Alerjik reaksiyonların görülme sıklığı, genetik faktörler, yaş, beslenme alışkanlıkları ve yaşanan coğrafyaya göre farklılık gösterdiği gibi her çocuğun alerjik reaksiyon gösterdiği besin de farklıdır. Genellikle alerjiye neden olan besinin içinde bulunan bir tür proteinden kaynaklı olduğu bilinmektedir.

Bebeklere besin verildiğinde istemediği ya da yemediği durumlarda bebek zorlanmamalıdır. Bir iki hafta arayla aynı besin az miktarlarda tekrar denenmelidir.

Sebze çorbası bir kase tüketildiğinde yeterli bir ana öğün olacaktır. Daha az tüketilirse anne sütü ile desteklenmelidir. Anne sütü yok ise hidrolize protein içeren mamalar ile öğün tamamlanmalıdır.

Çoğu sebze pişirilince alerjik özelliğini kaybeder. Ancak proteinler pişirilse bile alerjik özelliklerine devam ederler. Bunlar süt, yumurta, mercimek, nohut vb.

Alerjiye Neden Olan Besinler

Çocuklarda en çok; inek sütü, yumurta, balık, kabuklu kuruyemişler (fındık, fıstık, ceviz), buğday, soya alerjiye neden olur. Yetişkinlerde ise; meyveler, yağlı tohumlar, balık, kabuklu küçük deniz canlıları alerjiye neden olur.

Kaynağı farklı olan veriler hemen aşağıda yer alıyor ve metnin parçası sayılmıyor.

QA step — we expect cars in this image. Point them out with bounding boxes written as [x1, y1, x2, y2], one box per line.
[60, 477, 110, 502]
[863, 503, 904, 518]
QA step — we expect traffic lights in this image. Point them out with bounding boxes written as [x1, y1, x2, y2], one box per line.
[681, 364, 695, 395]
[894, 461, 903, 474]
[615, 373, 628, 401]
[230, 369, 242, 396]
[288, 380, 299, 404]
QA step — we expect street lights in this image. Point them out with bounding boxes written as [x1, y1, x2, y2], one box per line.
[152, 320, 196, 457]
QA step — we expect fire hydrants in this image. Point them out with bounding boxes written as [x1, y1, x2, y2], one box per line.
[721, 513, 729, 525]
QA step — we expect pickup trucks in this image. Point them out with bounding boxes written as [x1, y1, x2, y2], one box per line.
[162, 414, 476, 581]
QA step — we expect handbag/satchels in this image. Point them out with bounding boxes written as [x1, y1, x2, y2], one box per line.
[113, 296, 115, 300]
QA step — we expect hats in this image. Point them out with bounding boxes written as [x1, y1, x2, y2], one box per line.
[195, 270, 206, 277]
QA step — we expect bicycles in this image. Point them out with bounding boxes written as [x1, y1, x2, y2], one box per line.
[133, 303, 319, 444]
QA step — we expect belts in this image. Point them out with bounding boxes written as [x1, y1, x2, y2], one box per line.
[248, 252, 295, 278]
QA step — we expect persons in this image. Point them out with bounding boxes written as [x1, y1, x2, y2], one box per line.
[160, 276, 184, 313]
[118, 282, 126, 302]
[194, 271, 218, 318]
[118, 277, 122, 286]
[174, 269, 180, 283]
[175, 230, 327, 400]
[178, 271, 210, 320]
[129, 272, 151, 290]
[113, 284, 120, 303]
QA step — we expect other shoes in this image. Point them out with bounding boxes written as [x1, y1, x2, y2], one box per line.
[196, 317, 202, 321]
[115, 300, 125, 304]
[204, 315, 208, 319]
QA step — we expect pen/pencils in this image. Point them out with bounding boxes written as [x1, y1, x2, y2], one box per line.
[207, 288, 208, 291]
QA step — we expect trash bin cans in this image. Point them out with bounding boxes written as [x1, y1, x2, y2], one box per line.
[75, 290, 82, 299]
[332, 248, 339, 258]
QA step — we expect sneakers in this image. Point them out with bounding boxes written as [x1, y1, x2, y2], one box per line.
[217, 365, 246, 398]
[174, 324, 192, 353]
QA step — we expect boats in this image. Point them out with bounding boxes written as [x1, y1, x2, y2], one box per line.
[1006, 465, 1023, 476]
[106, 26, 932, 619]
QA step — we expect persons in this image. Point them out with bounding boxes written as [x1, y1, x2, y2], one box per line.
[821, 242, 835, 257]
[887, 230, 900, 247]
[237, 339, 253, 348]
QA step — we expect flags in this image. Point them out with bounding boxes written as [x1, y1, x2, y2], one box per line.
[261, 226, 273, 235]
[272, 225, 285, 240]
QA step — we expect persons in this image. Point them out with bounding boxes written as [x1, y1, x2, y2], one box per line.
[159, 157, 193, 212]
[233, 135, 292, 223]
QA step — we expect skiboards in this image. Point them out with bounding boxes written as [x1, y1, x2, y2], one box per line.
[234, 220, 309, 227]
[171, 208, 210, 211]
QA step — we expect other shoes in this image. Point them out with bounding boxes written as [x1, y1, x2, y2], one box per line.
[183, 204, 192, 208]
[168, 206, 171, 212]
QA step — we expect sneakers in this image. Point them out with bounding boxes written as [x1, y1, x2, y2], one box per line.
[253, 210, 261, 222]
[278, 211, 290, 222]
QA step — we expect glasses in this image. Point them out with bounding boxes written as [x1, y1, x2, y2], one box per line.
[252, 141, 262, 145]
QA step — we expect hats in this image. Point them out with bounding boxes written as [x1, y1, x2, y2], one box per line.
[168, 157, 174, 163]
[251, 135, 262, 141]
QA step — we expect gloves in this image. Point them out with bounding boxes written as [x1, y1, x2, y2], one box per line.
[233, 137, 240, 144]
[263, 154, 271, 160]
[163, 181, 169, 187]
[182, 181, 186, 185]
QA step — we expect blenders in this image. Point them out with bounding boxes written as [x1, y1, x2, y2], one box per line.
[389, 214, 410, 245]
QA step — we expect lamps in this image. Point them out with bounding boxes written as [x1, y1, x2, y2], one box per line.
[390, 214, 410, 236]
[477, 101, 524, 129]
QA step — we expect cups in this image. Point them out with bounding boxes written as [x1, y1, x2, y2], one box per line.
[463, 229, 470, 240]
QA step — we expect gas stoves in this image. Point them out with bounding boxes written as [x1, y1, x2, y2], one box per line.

Alerjiden Korunmada Diyet Tedavisi

Besin alerjisi teşhisinde diyet çok önemlidir. Besin alerjisi reaksiyonlarını önlemenin tek yolu çocuğun alerjik olduğu besin ve ürünlerini diyetten çıkarmaktır. Anne sütü alıyorsa annenin diyetinden de çıkarmak gerekir. Uzman yaklaşımında hastanın genel bilgileri doğrultusunda diyet öğün planlaması yapılır, alınacak besin miktarı belirlenerek; alerji yapan besinler belirlenir ve diyetten çıkarılır. Çıkarılan besine denk bir besin diyete eklenir.

Sonuç Olarak

Besin alerjilerinin beslenme tedavisinde bebeklerde ve çocuğun ebeveynlerin eğitimi çok önemlidir. Tamamlayıcı besinlere 6. Aydan sonra ve doğru besinlerle başlamak gereklidir. Alerjisi olan bebeğe yeni besin başlarken dikkatli olunmalıdır. Her çocuğun alerjik reaksiyon gösterdiği besin farklı olduğu için mutlaka hekim kontrolü olmalıdır. Alerji oluşturan besinin tamamen diyetten çıkarılmasında, besin öğesi yetersizliklerinin önlenmesinde, oluştuysa tedavi edilmesinde ve hastanın yaşam koşullarının normale yakın bir düzeyde devamlılığının sağlanmasında uygun beslenme tedavisi gereklidir.